UN urges global action on child poverty

8 Feb 19

Almost two thirds of children around the world lack access to public services and cash benefits, leading to a “vicious cycle of poverty”, the United Nations has warned.

One-in-five children currently lives in extreme poverty – on less than $1.90 per day – and almost half live in “moderate” poverty – under $3.20 a day – according to the joint report by the International Labour Organization and the UN Children’s Fund.

The UN called for “rapid expansion” of child and family benefits which it says, “play a vital role in breaking the vicious cycle of poverty and vulnerability” and could significantly reduce poverty.

“There is a huge underinvestment that needs to be covered,” said Isabel Ortiz, director of the social protection department at ILO. “Child poverty can be reduced overnight with adequate social protection.” She added that improving the lives of children “is an issue of priorities and political will – even the poorest countries have fiscal space to extend social protection”.

Social welfare systems are in place for 35% of children around the world, but that figure drops to 28% in Asia and 16% in Africa, the report warned. In Europe and Central Asia, 87% of children are covered, while the figure for the US and Canada stands at 66%.

On average, the 139 countries covered by the report spend just 1.1% of country wealth on welfare for children under 14, Ortiz added.

The report also called for governments to improve public services. “While social protection cash transfers are vital for children, they shouldn’t stand alone,” said David Stewart, chief of the child poverty and social protection unit at UNICEF.
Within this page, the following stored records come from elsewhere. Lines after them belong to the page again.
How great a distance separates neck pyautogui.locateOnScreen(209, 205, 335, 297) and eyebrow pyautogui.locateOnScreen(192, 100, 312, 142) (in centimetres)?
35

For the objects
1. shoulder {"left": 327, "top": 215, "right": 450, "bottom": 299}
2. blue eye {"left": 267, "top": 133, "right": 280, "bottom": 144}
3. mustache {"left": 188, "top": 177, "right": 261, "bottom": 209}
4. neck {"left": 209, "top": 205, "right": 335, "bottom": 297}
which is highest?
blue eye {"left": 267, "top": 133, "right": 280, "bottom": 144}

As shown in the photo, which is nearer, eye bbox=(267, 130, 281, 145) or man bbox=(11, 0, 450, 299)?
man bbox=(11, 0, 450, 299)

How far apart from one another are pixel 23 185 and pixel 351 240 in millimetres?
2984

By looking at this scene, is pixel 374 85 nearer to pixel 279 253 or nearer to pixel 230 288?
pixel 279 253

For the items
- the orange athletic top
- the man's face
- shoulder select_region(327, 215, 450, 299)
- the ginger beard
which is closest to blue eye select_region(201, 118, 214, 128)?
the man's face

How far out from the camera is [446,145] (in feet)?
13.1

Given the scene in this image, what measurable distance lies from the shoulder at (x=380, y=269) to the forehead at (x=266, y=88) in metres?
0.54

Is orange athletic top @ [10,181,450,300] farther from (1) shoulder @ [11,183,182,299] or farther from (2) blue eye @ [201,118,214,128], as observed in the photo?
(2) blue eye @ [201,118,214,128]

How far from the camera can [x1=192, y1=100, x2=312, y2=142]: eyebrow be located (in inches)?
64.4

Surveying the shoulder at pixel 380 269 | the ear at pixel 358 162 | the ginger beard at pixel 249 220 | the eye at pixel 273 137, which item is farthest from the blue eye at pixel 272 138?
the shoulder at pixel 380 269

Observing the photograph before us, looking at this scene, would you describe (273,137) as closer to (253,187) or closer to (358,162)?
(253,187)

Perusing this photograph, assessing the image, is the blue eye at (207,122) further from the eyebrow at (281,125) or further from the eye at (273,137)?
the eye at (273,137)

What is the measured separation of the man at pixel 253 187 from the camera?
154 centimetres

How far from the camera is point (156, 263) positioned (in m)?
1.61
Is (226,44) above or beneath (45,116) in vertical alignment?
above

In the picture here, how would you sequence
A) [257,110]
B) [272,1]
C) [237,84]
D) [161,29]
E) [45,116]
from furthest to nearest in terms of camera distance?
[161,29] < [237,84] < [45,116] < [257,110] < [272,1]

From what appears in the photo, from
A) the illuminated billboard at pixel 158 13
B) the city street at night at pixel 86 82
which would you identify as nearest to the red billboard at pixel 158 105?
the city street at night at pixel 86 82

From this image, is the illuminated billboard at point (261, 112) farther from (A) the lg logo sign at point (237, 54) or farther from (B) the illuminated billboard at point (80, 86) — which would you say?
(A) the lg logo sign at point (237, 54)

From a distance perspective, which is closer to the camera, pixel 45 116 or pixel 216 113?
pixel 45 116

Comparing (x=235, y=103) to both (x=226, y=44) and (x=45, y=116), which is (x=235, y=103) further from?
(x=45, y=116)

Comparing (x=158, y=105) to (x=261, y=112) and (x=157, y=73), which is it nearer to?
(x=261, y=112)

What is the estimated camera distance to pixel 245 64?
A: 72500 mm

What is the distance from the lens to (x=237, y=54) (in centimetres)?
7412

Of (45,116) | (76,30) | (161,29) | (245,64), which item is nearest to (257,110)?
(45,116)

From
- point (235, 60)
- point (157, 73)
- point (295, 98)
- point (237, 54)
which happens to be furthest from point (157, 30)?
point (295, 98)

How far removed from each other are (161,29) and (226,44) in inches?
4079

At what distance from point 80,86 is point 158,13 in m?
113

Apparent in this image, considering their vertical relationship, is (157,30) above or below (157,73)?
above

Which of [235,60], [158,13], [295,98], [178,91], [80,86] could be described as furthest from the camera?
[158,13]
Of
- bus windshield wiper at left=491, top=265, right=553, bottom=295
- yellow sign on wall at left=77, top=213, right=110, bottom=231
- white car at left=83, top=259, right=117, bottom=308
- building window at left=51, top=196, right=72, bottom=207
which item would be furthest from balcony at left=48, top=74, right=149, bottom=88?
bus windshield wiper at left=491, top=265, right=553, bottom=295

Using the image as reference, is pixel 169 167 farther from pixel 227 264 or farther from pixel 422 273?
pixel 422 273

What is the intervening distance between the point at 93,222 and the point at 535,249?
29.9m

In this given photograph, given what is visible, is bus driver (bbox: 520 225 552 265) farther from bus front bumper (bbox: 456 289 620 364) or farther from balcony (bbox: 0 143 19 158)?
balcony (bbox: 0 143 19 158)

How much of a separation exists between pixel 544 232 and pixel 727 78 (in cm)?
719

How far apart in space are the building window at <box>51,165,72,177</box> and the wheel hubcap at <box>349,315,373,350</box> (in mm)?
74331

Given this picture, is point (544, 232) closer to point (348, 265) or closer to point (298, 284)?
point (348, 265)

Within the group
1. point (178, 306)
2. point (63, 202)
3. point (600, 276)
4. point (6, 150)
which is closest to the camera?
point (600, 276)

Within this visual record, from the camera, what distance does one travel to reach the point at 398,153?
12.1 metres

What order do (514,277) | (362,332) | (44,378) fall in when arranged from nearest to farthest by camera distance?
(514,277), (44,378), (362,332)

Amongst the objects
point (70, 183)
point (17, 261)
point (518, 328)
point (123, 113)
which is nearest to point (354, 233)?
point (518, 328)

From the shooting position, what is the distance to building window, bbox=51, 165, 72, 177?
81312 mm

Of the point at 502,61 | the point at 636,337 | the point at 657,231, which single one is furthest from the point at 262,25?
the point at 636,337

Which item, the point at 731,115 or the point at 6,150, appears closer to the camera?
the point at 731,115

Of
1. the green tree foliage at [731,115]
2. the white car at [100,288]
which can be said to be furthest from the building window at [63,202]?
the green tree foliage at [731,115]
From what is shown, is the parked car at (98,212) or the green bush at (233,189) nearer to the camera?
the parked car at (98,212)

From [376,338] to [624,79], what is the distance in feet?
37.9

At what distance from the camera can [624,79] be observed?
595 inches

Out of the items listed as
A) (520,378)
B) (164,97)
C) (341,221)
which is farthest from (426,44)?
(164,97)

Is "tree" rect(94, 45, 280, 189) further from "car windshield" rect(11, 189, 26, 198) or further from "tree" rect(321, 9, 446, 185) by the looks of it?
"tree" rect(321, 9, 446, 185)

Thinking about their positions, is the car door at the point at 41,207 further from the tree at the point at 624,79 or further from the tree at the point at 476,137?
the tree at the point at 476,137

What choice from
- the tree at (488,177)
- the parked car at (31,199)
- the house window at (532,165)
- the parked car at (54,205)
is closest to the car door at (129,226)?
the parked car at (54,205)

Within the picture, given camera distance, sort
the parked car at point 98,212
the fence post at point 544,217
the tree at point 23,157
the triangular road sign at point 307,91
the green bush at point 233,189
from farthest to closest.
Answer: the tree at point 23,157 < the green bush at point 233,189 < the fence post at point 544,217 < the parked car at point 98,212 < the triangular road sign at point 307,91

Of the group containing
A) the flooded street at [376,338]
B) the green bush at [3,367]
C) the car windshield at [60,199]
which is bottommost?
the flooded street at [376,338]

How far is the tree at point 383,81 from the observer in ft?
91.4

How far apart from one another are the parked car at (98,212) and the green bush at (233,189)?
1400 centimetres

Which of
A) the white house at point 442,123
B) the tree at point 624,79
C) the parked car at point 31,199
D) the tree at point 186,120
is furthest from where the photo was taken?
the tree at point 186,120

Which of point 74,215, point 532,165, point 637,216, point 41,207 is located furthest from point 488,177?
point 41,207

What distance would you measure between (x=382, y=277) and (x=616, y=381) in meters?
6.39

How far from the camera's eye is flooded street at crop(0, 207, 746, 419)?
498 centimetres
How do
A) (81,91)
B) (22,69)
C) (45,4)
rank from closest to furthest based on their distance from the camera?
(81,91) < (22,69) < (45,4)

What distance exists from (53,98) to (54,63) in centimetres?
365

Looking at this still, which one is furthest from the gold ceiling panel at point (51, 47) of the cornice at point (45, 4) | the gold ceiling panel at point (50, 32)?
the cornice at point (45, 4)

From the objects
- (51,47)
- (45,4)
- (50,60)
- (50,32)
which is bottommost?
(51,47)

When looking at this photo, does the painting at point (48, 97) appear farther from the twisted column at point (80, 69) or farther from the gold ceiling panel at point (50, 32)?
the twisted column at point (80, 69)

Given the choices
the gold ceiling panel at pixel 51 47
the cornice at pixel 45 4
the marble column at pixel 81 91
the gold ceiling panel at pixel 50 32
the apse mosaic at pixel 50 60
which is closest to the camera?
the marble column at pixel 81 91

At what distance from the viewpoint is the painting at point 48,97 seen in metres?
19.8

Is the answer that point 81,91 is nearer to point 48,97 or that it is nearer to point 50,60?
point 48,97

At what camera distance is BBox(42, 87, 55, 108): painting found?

“They have to be combined with other services. If a child is living in a household with sufficient resources but doesn’t have access to educational health, it doesn’t make a big difference. So, it’s about combining these interventions together.”

The UN report highlighted that universal health coverage should not be seen as a “privilege” of wealthy states, pointing out that a number of developing countries have made great strides around social welfare, including Argentina, Brazil, Chile and South Africa.

UN members have signed up to achieve the Sustainable Development Goals by 2030, which includes eradicating poverty. But in many other countries, social protection programmes for children struggle with limited coverage and inadequate benefit levels, the agencies warned. 

“Some governments undergoing fiscal consolidation are even cutting allowances, instead of extending benefits as countries had agreed in the SDGs,” the report added.